In order to understand the fundamental mechanism of the feedback scheme a bifurcation analysis in the parameter space is required. Bifurcation diagrams allow for the systematic conclusion on general bifurcation mechanisms of the stabilization of periodic orbits by time-delayed feedback. Moreover, they help in predicting the effect of various control schemes in dependence on their parameters. We studied numericaly the Rössler model  as a prototype example of a simple dynamical system with no hyperbolic chaotic attractors. We were able to find a complicated, multi-leaf bifurcation diagram in the control parameter plane including Hopf bifurcations, Neimark-Sacker bifurcations of a torus, period doubling cascades and delay-induced chaos. The single leaves correspond to bifurcations of periodic solutions each of different period. If the time delay is different from an integer multiple of the period of the unperturbed unstable periodc orbit (UPO), a delay-induced stable orbit with another period can be generated through a supercritical Hopf bifurcation. Using an analytical approximation we were able to calculate this period for time delays  other than the period of the original UPO.

A widely accepted crucial limitation of the Pyragas method is claimed to be that periodic orbits with an odd number of real Floquet multipliers cannot be stabilized (Odd Number Limitation Theorem). The work of  Nakajima (1997) alone has been cited more than ninety times in this context. We were able to show that in the generic case of an unstable periodic orbit, generated by a subcritical Hopf bifurcation (and consequently having a single real Floquet multiplier larger than one), this may indeed be stabilized for appropriate control parameters.  A crucial feature here is that the control force should not be coupled by a unity matrix but rather with a phase (like in the case of optical systems, where this occurs naturally).

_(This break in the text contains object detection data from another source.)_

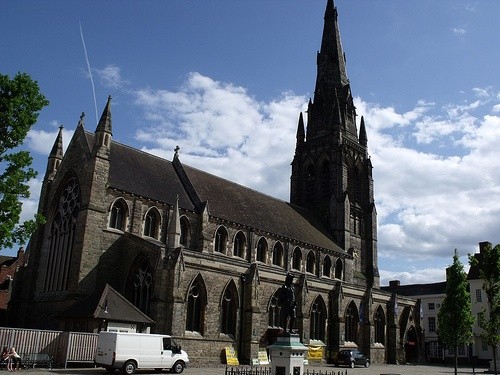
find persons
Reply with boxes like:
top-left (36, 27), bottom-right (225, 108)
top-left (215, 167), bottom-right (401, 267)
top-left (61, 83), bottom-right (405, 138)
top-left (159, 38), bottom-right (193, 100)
top-left (0, 345), bottom-right (14, 372)
top-left (277, 272), bottom-right (298, 335)
top-left (9, 346), bottom-right (22, 371)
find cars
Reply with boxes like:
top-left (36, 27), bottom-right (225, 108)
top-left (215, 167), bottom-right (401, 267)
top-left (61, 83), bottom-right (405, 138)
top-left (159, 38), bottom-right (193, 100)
top-left (334, 350), bottom-right (371, 369)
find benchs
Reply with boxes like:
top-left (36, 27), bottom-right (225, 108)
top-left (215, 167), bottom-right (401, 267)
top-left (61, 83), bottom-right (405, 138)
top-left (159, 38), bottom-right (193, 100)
top-left (0, 352), bottom-right (53, 371)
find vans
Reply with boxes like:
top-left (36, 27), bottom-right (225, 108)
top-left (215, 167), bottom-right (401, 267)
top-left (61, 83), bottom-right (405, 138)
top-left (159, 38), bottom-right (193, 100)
top-left (95, 331), bottom-right (190, 375)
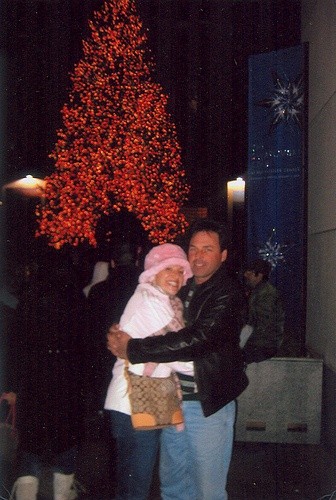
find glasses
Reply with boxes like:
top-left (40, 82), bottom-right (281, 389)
top-left (242, 269), bottom-right (258, 275)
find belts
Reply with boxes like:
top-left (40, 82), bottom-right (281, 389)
top-left (182, 393), bottom-right (201, 401)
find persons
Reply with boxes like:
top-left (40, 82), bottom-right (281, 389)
top-left (74, 249), bottom-right (149, 298)
top-left (88, 235), bottom-right (143, 500)
top-left (106, 223), bottom-right (249, 500)
top-left (242, 260), bottom-right (281, 363)
top-left (6, 246), bottom-right (95, 500)
top-left (104, 244), bottom-right (194, 500)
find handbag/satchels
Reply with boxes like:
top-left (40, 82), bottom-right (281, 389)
top-left (124, 367), bottom-right (185, 431)
top-left (0, 397), bottom-right (19, 461)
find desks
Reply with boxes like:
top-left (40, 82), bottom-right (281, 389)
top-left (233, 344), bottom-right (325, 445)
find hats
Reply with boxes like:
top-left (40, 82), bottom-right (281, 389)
top-left (138, 244), bottom-right (193, 287)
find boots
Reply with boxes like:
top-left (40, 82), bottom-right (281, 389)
top-left (53, 472), bottom-right (78, 500)
top-left (9, 475), bottom-right (39, 500)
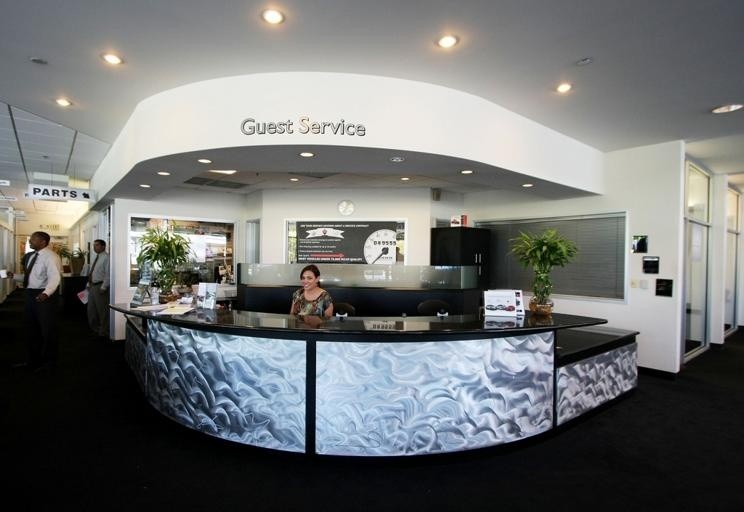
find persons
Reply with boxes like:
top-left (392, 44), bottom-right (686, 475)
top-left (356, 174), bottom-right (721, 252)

Here, we considered the complex normal form of a subcritical Hopf bifurcation extended by the Pyragas control. The Hopf bifurcation generates unstable periodic solutions. The Hopf curve and the Pyragas-curve can be obtained analytically. The feedback term vanishes by construction on the Pyragas curve. If the Pyragas curve is steeper than the  Hopf curve then it is stable, something we could verify through a direct simulation as well as by calculating the Floquet multiplers. This condition can be analytically formulated as a condition on the complex control force and produces a stabilization regime.  The unique Floquet multiplier actually crosses the unity circle in the complex plane and is stabilized  for a certain control amplitude. Given that unstable periodic orbits without torsion, as generated by a supercritical Hopf bifurcation, are abundant in nonlinear systems in physics, chemistry and biology, our results are of great importance not only for the fundamental understanding of the Pyragas control, but for a wide range of applicationa as well.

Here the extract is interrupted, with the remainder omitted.